Who has a richer life: Whistler’s wealthy and worldly or woodworker and dad of one Zeke Helliwell? Depends how you look at it. Photos and words by Colin Wiseman.
It’s a cold, clear afternoon in early January, and Zeke Helliwell is breaking trail through knee-deep snow in his backyard. Coffee in hand, he’s still wearing his snowboard gear: a faded blue coat with a Heaven’s Devils patch and black pants that have seen better days. He’s spent the morning showing me the ins and outs of Whistler Mountain’s Creekside area, hitting little-known pillow lines during a run of high pressure.
Now we’re going to his workshop. Set among multi-million-dollar homes, Little Whistler Lumber (LWL) is based out of an old Whistler relic. It’s a shared shop in one of the first schoolhouses, dating back to a time when Whistler Mountain was just a couple of T-bars up on the glacier and Blackcomb didn’t exist. Knocking snow off his boots, Helliwell drops down a couple of steps through piles of lumber under an open-air roof. Inside there are table saws, planers and antiquated tools placed in half-organized piles. The original chalkboard is still there. Helliwell shows me some of his nicer cuts, lumber sometimes pulled off Blackcomb Mountain, sometimes sourced from down in Squamish, where he lives in a modest one bedroom house with his wife, Kathryn, and their baby girl, Gracey. In the summer, he runs a one-man mill in Blackcomb’s upper parking lot. In the winter, he creates beautiful custom furniture.

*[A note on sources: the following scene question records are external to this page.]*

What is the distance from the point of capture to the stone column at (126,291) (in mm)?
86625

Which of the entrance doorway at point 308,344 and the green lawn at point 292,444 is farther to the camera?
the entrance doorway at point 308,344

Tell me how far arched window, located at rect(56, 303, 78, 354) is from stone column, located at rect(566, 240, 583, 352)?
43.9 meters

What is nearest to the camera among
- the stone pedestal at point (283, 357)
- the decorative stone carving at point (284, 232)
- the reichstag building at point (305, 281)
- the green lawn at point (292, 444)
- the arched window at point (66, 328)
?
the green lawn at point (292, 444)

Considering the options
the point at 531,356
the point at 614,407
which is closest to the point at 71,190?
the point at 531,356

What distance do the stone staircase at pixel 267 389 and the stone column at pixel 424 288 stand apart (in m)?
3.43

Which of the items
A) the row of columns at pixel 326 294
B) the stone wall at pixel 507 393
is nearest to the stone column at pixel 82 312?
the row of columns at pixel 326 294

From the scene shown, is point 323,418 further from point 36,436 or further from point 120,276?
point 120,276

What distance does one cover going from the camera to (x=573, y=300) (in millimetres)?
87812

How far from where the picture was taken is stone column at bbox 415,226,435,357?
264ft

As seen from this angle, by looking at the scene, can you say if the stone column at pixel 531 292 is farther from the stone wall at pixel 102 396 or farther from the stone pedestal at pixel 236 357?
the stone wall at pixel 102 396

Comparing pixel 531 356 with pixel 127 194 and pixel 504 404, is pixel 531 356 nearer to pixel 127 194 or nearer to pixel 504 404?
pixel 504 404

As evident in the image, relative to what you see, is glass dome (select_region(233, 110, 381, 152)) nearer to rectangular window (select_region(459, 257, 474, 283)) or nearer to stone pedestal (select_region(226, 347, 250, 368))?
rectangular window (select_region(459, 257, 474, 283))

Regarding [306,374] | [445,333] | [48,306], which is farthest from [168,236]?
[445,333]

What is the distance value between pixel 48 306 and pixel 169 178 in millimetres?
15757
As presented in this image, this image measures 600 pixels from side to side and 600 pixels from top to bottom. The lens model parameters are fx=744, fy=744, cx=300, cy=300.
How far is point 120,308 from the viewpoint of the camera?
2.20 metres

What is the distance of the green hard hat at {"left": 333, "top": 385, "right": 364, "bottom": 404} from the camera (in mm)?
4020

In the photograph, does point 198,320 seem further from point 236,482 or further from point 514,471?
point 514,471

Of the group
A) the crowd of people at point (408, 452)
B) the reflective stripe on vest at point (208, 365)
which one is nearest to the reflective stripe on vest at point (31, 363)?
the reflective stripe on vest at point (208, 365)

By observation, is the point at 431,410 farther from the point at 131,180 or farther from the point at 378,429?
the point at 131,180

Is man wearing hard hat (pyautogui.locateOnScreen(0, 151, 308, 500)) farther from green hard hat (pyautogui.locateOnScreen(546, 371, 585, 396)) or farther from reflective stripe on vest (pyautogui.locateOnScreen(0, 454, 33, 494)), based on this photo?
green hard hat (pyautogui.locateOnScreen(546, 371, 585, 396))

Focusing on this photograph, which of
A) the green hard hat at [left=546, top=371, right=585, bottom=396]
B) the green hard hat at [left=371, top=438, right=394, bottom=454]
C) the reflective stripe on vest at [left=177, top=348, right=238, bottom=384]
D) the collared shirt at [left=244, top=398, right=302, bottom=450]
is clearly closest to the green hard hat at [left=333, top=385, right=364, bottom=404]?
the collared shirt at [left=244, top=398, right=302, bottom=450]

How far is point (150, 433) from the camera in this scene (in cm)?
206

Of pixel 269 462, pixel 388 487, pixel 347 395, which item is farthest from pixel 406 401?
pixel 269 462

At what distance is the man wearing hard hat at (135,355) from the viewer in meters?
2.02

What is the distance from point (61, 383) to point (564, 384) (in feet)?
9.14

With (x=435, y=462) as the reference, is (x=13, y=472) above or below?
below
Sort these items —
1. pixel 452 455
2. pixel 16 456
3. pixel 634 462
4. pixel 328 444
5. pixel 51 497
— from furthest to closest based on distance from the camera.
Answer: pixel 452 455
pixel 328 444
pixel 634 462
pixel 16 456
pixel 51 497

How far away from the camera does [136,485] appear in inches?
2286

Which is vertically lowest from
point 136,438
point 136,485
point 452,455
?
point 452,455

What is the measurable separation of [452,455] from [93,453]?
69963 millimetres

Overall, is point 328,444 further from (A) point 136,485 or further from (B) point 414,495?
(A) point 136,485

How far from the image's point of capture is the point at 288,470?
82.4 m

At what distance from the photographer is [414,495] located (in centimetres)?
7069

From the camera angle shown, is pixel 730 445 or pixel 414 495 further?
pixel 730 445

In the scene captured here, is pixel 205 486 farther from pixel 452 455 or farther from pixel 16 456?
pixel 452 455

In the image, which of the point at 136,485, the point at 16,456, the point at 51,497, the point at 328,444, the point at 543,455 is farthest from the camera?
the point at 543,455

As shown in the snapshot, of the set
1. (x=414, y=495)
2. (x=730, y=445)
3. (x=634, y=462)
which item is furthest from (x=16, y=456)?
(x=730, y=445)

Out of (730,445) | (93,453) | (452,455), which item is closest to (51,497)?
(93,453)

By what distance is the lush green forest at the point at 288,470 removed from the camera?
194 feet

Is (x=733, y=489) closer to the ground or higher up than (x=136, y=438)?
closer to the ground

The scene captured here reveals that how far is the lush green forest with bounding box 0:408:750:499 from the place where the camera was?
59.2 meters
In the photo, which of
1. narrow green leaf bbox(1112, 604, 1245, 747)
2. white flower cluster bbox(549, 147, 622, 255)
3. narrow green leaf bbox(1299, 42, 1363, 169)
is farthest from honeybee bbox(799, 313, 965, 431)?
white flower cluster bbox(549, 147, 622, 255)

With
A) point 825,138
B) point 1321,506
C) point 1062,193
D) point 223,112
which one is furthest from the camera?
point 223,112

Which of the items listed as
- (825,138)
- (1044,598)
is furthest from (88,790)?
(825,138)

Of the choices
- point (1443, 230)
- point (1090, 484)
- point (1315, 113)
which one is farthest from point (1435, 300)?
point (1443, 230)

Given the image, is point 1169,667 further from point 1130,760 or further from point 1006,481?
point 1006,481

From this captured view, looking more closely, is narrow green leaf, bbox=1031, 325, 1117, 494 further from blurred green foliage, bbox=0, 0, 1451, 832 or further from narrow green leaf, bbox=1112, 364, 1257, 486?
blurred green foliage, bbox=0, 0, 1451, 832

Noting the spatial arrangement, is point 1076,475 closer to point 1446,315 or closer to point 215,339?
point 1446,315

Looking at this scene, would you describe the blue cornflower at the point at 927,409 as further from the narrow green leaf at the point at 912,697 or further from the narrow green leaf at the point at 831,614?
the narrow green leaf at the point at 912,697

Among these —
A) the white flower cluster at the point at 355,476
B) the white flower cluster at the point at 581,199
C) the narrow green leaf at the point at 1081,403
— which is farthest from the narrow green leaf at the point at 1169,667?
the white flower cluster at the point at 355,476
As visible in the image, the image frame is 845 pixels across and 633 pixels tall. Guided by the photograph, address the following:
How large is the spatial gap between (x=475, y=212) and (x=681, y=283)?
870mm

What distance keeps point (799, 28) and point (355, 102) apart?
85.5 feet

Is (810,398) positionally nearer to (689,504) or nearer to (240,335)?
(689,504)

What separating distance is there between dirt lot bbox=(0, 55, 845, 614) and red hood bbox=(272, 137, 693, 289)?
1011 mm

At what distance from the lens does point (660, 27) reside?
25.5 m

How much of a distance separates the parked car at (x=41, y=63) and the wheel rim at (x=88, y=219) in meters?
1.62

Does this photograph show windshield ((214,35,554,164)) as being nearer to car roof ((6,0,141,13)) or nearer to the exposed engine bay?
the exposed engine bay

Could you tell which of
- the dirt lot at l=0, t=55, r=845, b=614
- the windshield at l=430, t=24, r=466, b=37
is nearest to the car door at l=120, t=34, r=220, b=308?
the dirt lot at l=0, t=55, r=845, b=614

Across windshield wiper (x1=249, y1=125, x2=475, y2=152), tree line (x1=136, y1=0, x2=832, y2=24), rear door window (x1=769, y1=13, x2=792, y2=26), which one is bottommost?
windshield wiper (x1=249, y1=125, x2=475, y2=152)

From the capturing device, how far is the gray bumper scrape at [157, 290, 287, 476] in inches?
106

He started working for Alta Lake Lumber in 1999, when he first moved to Whistler. His dad, Bo, an architect with deep Whistler roots, introduced him to the owner, Glen Lynskey. Heliwell learned how to mill under the tutelage of Tom Pro, who went on to build many of the classic bike-park trails on Whistler Mountain.
When Lynskey passed away suddenly in 2013, Alta Lake Lumber was dissolved and Heliwell resumed operations under the name Little Whistler Lumber, with the blessing of Lynskey’s’s wife, Heather. In addition to cutting custom timber for homebuilders around the Whistler Valley, he now provides a good portion of the wood for building features at Whistler’s bike park.
Over the past two decades, Helliwell went through the usual paces of living in Whistler, from riding the lifts with a crew of up-and-coming pros for 100-plus days per year when he first arrived to getting burned out on the mountain and taking a few years off. He went from mountain bikes to moto. But he’s crafted a way to stay. Inside the workshop are a few of his creations: live-edge coffee tables, seamless dining slabs hewn from local fir and cedar. The furniture isn’t something he advertises, but it’s something he’s excellent at making.
Just by word of mouth, his custom business has grown big enough to keep him busy during the winter months. But Heliwell is hesitant to take on too much work. After all, he’s got a baby girl to raise. He and Kathryn have a comfortable life. He gets to ride when it snows, hit all those classic lines he and his crew have been finding for two decades. He strikes a balance between work, family and getting his days on snow and dirt when he can, a simple blue-collar existence in a town of polarized wealth. Why change a thing?